Ukrainian Main Military Intelligence Directorate (GUR) head Lieutenant General Kyrylo Budanov said in a Tuesday interview with the “My-Ukraine” channel that Moscow’s units will spend the coming months pushing to reach the Zherebets River that separates Luhansk and Kharkiv oblasts.

Such an advance would mean Russian control of all of Luhansk Oblast, which along with the neighboring Donetsk region has been at the heart of Kyiv’s battle with east Ukrainian separatists and their Russian patrons since 2014.

Fierce fighting continues in Donetsk, where Russian troops are seeking to eject Ukrainians defending the fortress settlement of Avdiivka. Its capture would bring Moscow’s forces a big step closer to full control of Donetsk Oblast.

ISW map of battlefield control in Donetsk

Luhansk and Donetsk are the core of President Vladimir Putin’s effort to dismantle Ukraine.

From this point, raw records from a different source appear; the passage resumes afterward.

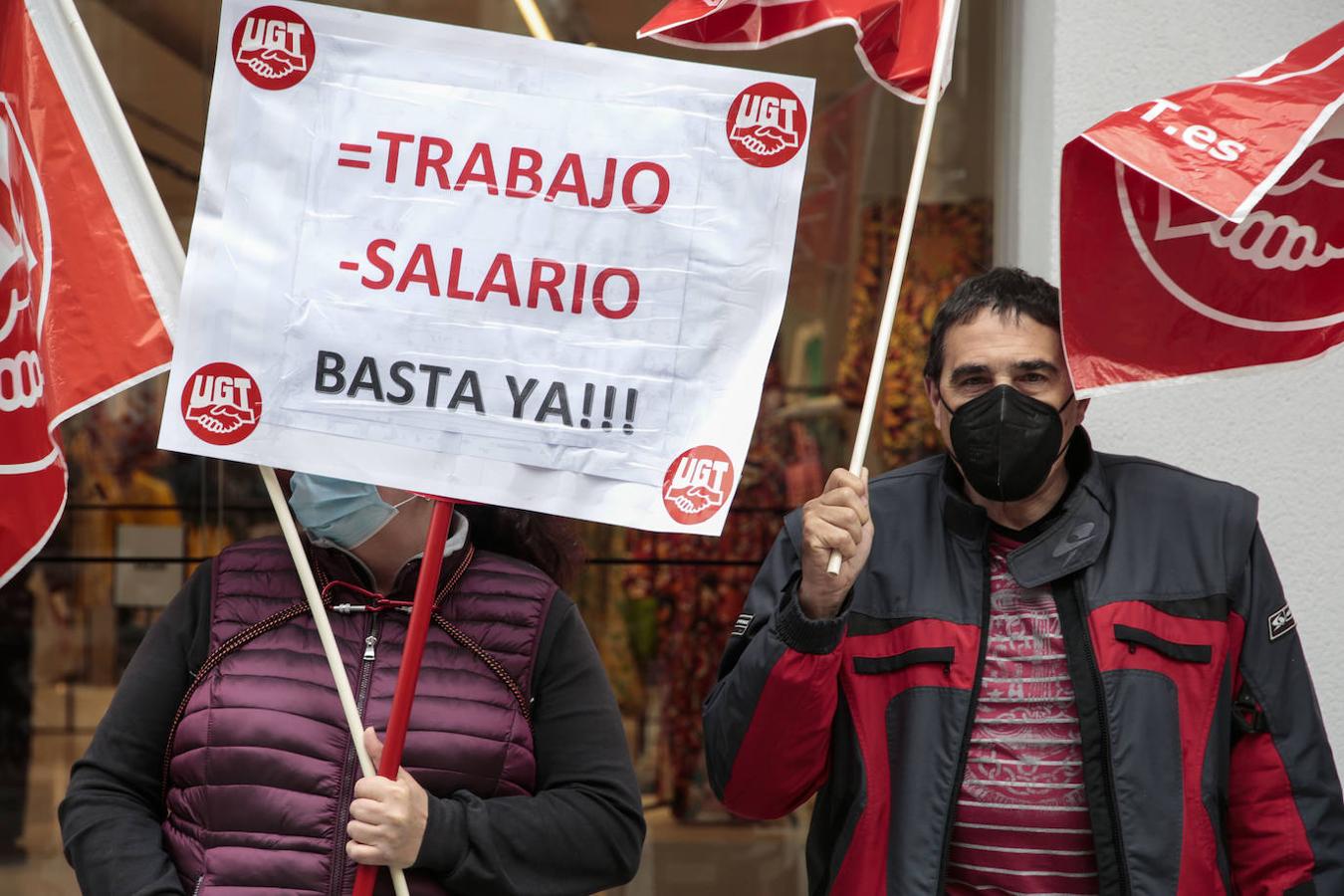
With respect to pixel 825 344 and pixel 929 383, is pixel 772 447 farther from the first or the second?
pixel 929 383

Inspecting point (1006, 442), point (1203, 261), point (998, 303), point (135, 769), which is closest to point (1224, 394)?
point (1203, 261)

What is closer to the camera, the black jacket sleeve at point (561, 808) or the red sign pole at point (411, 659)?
the red sign pole at point (411, 659)

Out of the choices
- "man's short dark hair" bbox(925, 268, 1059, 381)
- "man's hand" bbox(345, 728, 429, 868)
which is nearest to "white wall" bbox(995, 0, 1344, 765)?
"man's short dark hair" bbox(925, 268, 1059, 381)

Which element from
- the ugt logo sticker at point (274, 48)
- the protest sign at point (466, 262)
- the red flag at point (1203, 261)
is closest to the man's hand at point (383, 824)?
the protest sign at point (466, 262)

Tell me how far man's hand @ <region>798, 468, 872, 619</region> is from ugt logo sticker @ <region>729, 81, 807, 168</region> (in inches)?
18.8

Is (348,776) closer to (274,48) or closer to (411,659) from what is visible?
(411,659)

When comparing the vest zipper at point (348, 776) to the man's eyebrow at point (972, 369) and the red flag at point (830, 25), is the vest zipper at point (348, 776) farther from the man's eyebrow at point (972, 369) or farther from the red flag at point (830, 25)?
the red flag at point (830, 25)

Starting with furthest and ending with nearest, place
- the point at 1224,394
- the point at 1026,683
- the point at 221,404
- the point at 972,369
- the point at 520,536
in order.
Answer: the point at 1224,394 < the point at 520,536 < the point at 972,369 < the point at 1026,683 < the point at 221,404

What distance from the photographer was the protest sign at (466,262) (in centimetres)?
220

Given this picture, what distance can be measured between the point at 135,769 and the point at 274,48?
1138 mm

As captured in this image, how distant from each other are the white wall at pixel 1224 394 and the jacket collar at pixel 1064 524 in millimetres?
897

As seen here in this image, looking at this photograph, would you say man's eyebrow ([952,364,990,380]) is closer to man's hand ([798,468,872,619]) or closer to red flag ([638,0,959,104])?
man's hand ([798,468,872,619])

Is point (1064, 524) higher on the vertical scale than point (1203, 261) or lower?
lower

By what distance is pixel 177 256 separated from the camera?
226 centimetres
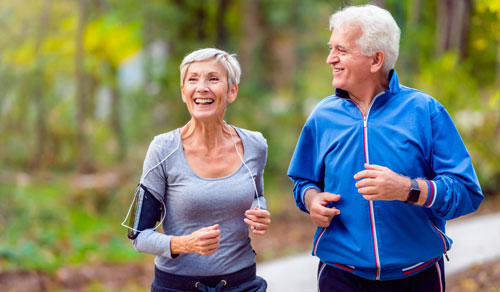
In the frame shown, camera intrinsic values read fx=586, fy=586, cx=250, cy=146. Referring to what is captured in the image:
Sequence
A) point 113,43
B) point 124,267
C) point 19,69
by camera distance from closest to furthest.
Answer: point 124,267
point 19,69
point 113,43

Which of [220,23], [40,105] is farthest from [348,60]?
[40,105]

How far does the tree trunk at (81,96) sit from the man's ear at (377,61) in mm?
9092

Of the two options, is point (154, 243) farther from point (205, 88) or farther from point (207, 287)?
point (205, 88)

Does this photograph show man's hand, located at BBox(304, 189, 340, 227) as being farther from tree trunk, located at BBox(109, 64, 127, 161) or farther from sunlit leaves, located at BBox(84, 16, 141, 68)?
tree trunk, located at BBox(109, 64, 127, 161)

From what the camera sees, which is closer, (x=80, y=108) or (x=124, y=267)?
(x=124, y=267)

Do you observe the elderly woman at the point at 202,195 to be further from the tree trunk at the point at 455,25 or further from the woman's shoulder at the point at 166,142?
the tree trunk at the point at 455,25

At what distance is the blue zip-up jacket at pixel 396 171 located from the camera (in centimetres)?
230

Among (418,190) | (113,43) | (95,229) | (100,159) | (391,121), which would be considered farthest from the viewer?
(100,159)

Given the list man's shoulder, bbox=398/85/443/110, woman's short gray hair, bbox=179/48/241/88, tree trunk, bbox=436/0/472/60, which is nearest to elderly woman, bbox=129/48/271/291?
woman's short gray hair, bbox=179/48/241/88

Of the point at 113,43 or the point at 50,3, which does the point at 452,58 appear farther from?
the point at 50,3

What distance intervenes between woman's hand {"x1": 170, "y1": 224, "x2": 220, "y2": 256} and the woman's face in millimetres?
473

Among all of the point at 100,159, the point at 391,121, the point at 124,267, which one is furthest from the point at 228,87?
the point at 100,159

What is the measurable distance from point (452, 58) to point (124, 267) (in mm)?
5985

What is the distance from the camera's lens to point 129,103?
41.1 feet
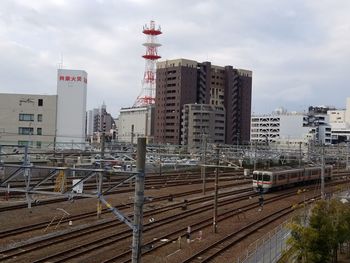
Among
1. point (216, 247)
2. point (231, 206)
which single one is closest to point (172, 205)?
point (231, 206)

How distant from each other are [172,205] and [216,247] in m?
10.6

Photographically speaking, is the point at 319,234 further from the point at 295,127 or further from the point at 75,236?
the point at 295,127

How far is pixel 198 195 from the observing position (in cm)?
3519

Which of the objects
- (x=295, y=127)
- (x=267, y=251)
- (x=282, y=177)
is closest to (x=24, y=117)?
(x=282, y=177)

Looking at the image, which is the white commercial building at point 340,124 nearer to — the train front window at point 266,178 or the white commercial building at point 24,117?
the white commercial building at point 24,117

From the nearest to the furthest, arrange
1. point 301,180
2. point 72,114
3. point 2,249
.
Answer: point 2,249
point 301,180
point 72,114

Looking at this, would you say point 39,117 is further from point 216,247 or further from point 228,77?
point 228,77

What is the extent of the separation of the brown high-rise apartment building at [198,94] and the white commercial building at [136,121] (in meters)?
5.98

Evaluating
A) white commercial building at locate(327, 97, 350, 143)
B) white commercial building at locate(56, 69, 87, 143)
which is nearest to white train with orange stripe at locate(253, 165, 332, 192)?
white commercial building at locate(56, 69, 87, 143)

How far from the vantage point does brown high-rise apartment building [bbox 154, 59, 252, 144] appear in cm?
10425

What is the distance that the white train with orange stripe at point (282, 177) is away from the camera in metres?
37.7

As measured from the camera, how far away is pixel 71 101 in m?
61.5

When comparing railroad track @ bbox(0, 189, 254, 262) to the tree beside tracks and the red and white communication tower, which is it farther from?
the red and white communication tower

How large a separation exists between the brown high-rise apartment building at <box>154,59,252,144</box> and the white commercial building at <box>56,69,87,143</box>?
42.1 meters
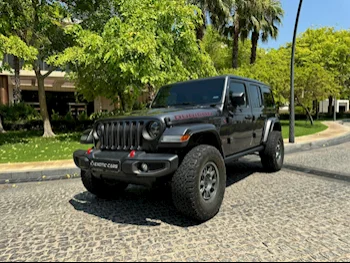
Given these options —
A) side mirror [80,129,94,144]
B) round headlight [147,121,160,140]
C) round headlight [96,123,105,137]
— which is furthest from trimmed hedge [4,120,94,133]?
round headlight [147,121,160,140]

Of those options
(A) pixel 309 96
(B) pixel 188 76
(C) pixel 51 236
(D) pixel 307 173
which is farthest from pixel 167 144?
(A) pixel 309 96

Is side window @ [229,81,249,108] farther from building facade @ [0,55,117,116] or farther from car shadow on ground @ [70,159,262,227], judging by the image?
building facade @ [0,55,117,116]

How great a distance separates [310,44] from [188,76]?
2340cm

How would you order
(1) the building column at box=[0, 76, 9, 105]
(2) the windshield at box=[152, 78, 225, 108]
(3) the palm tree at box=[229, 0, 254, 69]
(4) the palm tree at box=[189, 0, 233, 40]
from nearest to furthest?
(2) the windshield at box=[152, 78, 225, 108]
(4) the palm tree at box=[189, 0, 233, 40]
(3) the palm tree at box=[229, 0, 254, 69]
(1) the building column at box=[0, 76, 9, 105]

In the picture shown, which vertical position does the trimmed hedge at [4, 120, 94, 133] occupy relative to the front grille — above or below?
below

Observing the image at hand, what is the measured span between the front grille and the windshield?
4.23 ft

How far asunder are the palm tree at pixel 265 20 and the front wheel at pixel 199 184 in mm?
20199

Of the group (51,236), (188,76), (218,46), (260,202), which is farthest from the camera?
(218,46)

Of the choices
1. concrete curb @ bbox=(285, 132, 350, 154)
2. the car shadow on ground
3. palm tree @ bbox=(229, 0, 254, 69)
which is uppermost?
palm tree @ bbox=(229, 0, 254, 69)

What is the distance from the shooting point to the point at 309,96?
19172 millimetres

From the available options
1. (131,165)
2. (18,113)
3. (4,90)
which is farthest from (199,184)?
(4,90)

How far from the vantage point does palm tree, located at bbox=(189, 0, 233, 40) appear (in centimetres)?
1688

Days before the full-scale invasion, Putin officially recognized the puppet breakaway “people’s republics” in the two territories that were initially established in 2014, with the backing of Russian intelligence and military units.

Putin announced the annexation of Luhansk, Donetsk, and the partially occupied Ukrainian territories of Zaporizhzhia and Kherson in September 2022. Russian authorities have embarked on a broad “Russification” campaign in all occupied areas of Ukraine.

Budanov—who has become one of Ukraine’s most recognizable figures and reportedly a target of Russian assassination efforts—suggested on Tuesday that Russia’s offensives have already underwhelmed planners in Moscow.

“You can see the results yourself,” the spy chief said of the operations, which he said have already been underway for two and a half months. “Unfortunately, for us, they have some progress in the field, and what happened near Avdiivka. But this is not what they were counting on.”

Russian battlefield performance has been “nothing even close” to the planned advances, Budanov claimed. “Their offensive continues. Somewhere at the beginning of spring, it will be completely exhausted,” Budanov predicted.

Newsweek has contacted the Russian Defense Ministry by email to request comment.

“Budanov’s statements are consistent with ISW’s observation that Russian forces have intensified offensive operations along this axis since the beginning of January 2024,” the Institute for the Study of War’s Tuesday update said of the fighting along the Luhansk-Kharkiv front.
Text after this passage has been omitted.